Zardari promised to “realize the dream” before year-end in a populist move aimed at cashing in at the hustings. It may be easier said than done but then the president has stumped his detractors all four-and-a-half years the PPP has been in power.
His remarkable ability to keep coalition partners that matter on his side still leaves his party as the top dog — at least on paper.
The PML-N has, however, reinforced its pole position in the last few months with an array of impressive entries. In particular, the party has made inroads into Khyber-Pakhtunkhwa province with the entry of stalwart Amir Muqam, former Musharraf ally, who brings a clutch of electables with him.
In Sindh, too, where the party drew a blank in the last polls, it has drawn nationalist Mumtaz Ali Bhutto, who has allied his Sindh National Front with PML-N. The PML-F is also reportedly contemplating a switch. Former Musharraf aide Liaquat Jatoi, too, has joined forces.
Former PPP leader Enver Baig, a strong influence on the diplomatic circuit, has also followed ex-PML-Q firebrand Marvi Memon into Sharif’s embrace.
Meanwhile, the much touted ‘third force’ — Imran Khan’s Pakistan Tehrik-i-Insaf — appears to have lost much of its steam with reports of intra-party rifts. The current lack of kinetic energy is as spectacular as its ‘game-changing’ rally in the Sharif stronghold last October.
Even though the PTI claims it was “busy” with a membership drive and more recently preparing for intra-party elections, reports point to fissures in Khyber-Pakhtunkhwa, a province where it had hoped to create a new wave and now Sindh as well.
The party, however, managed a decent outing in Quetta, something that neither the PPP nor PML-N have been able to do over security fears.

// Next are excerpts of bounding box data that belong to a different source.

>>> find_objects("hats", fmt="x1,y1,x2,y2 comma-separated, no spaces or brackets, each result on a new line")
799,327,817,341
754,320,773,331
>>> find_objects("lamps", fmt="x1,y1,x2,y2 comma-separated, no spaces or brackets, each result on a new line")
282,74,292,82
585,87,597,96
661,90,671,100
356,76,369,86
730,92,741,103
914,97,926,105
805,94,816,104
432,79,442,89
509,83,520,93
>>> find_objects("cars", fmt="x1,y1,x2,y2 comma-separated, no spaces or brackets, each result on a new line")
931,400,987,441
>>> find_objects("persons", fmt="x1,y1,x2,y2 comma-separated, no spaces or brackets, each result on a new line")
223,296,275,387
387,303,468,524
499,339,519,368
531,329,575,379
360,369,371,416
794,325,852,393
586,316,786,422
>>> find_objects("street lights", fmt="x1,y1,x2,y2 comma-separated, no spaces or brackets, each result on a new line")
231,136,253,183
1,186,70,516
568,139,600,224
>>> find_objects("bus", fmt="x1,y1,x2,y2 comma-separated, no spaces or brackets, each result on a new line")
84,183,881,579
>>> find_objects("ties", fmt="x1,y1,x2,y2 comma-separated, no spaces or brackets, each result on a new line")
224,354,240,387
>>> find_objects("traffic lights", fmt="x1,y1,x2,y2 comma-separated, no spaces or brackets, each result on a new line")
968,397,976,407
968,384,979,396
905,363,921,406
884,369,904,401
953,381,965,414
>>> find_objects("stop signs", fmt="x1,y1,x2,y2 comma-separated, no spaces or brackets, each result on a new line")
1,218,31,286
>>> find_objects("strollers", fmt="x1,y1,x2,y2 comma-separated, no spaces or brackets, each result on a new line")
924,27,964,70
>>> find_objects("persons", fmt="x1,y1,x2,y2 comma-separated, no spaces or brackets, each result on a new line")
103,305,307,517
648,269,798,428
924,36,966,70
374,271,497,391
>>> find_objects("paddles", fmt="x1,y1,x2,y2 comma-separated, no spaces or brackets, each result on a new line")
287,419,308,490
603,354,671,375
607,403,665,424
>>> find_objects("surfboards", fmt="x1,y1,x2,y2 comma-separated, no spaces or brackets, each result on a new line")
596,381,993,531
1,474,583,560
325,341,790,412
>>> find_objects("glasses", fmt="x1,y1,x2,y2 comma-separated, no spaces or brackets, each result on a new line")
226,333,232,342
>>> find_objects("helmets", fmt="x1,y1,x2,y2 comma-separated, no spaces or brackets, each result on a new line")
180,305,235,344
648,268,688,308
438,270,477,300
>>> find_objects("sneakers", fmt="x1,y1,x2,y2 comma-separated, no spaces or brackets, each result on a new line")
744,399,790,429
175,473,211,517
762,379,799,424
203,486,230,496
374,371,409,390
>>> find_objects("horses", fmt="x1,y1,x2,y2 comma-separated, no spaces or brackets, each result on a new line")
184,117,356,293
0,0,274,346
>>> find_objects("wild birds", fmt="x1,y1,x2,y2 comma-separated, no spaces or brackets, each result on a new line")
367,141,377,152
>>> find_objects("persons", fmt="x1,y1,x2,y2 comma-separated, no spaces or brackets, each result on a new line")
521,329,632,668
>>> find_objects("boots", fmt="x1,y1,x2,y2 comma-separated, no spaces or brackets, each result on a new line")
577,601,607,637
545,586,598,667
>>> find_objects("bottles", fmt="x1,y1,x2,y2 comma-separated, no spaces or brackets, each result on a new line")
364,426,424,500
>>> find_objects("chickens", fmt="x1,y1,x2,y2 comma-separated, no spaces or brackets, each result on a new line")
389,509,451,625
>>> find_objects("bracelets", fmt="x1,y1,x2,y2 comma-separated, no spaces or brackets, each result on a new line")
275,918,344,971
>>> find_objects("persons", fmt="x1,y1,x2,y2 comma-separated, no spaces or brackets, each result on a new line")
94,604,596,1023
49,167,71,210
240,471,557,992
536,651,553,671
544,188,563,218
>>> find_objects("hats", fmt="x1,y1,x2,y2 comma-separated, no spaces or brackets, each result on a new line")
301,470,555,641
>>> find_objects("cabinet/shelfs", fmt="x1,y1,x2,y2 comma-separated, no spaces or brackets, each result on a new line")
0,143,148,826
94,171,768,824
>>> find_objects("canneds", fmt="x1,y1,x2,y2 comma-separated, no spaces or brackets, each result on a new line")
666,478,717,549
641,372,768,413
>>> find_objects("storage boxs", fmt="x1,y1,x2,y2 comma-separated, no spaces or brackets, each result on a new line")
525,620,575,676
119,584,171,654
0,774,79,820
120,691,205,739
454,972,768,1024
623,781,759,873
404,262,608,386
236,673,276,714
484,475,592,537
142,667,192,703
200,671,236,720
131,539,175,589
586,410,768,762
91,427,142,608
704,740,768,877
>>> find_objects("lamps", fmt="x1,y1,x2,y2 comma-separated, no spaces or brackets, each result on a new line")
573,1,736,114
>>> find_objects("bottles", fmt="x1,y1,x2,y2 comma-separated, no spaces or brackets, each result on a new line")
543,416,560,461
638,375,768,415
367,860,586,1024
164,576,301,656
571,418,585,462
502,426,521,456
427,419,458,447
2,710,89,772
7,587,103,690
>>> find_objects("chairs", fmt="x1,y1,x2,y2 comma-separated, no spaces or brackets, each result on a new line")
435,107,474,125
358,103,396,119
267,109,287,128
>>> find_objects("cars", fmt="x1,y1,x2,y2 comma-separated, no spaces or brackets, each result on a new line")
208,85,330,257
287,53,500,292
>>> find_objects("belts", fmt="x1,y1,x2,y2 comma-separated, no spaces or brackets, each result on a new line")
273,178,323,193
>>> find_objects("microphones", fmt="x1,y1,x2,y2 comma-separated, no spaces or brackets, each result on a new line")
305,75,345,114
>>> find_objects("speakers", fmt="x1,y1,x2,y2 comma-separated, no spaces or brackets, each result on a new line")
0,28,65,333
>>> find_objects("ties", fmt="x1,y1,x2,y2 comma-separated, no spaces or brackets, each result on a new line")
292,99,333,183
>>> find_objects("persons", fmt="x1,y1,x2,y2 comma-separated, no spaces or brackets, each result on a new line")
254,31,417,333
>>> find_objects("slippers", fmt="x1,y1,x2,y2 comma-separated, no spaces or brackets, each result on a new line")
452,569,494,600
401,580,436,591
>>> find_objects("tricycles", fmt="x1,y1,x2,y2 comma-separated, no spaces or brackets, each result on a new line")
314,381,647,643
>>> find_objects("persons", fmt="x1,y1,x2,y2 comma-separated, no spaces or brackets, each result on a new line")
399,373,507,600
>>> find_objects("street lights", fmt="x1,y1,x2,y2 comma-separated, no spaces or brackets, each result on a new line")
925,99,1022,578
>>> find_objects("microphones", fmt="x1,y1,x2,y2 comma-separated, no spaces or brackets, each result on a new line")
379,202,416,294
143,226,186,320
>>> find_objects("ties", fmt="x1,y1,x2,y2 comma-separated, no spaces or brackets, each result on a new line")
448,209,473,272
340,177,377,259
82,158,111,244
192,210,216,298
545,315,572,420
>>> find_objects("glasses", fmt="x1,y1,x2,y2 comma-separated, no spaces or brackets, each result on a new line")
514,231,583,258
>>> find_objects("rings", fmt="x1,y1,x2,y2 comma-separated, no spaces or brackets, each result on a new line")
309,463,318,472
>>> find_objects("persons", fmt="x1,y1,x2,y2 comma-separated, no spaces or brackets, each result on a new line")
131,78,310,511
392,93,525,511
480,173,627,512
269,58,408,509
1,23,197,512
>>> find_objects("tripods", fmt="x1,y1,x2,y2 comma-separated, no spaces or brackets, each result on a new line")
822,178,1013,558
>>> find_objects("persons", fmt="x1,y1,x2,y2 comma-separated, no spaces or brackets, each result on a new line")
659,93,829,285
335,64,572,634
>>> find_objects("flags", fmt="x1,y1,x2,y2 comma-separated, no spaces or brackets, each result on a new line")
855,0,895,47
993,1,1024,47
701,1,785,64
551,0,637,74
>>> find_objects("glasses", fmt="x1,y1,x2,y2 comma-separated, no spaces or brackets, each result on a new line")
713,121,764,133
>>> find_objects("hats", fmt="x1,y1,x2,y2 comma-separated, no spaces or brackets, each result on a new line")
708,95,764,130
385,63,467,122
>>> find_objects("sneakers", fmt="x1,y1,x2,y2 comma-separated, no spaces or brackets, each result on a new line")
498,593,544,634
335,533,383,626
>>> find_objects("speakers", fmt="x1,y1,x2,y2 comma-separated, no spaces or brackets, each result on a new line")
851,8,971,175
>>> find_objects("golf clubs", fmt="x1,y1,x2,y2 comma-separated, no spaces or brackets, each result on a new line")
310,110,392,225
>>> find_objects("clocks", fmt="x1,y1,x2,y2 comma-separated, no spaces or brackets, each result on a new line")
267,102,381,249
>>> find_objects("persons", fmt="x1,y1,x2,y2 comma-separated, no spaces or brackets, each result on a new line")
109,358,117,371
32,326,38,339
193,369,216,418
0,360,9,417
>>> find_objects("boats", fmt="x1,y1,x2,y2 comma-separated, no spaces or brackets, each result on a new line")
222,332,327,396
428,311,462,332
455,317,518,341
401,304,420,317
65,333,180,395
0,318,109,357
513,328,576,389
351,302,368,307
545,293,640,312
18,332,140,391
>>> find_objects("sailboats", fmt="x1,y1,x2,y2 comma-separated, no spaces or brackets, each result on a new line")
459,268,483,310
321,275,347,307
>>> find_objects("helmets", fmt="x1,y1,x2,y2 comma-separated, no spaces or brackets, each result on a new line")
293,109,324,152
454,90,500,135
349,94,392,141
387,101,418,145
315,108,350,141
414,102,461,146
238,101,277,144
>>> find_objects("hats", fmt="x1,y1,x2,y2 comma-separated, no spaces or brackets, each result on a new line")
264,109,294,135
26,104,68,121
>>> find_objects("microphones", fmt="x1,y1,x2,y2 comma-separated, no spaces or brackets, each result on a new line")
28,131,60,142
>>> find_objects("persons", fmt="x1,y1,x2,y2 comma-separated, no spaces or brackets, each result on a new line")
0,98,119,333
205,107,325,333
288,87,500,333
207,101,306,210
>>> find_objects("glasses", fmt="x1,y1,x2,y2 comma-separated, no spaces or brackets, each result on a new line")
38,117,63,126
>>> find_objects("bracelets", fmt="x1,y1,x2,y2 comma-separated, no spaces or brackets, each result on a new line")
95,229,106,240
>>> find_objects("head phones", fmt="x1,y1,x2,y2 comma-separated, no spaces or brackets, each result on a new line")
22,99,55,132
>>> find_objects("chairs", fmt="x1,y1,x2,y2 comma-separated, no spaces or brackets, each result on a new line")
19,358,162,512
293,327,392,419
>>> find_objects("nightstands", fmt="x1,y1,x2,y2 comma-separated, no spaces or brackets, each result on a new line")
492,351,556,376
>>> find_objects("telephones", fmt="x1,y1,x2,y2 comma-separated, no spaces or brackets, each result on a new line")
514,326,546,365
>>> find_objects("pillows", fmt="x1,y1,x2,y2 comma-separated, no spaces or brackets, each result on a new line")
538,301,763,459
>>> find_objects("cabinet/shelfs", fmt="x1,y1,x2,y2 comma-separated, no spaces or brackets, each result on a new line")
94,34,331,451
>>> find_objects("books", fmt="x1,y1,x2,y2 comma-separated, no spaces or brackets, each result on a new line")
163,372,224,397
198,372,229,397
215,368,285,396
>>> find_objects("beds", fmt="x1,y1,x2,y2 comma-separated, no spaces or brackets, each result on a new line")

Slanging matches with the PML-N apart, the only interesting bit coming out of the Khan camp is the avowed peace march into Waziristan, which, if reports are to be believed, may run into serious trouble following the Taliban’s reported threat to kill Khan although later its spokesman denied having issued such an edict.
However, the spokesman stuck to his guns on how it views Khan — as an “infidel” for calling himself a “liberal” before saying the militant group would consult on whether allowing the march.
This has caused much unease but Khan has refused to back down, going to the extent of even saying it’s a cause — protesting against drone strikes — “worth dying for”.
In what is an open season for recruiting/embracing turncoats, Khan has also agreed to form an electoral alliance with former detractor Sheikh Rashid in what promises to be an intriguing battle for supremacy in PML-N’s stronghold in Rawalpindi in the fall.
The latest Gallop Pakistan findings pertaining to voter intentions show the PML-N topping the charts in Punjab and Khyber-Pakhtunkhwa with PTI also cutting its teeth as a major force ahead of the PPP.
However, as a spate of bye-poll results have shown, these statistics mean little with the PPP regularly beating the odds — and opposition.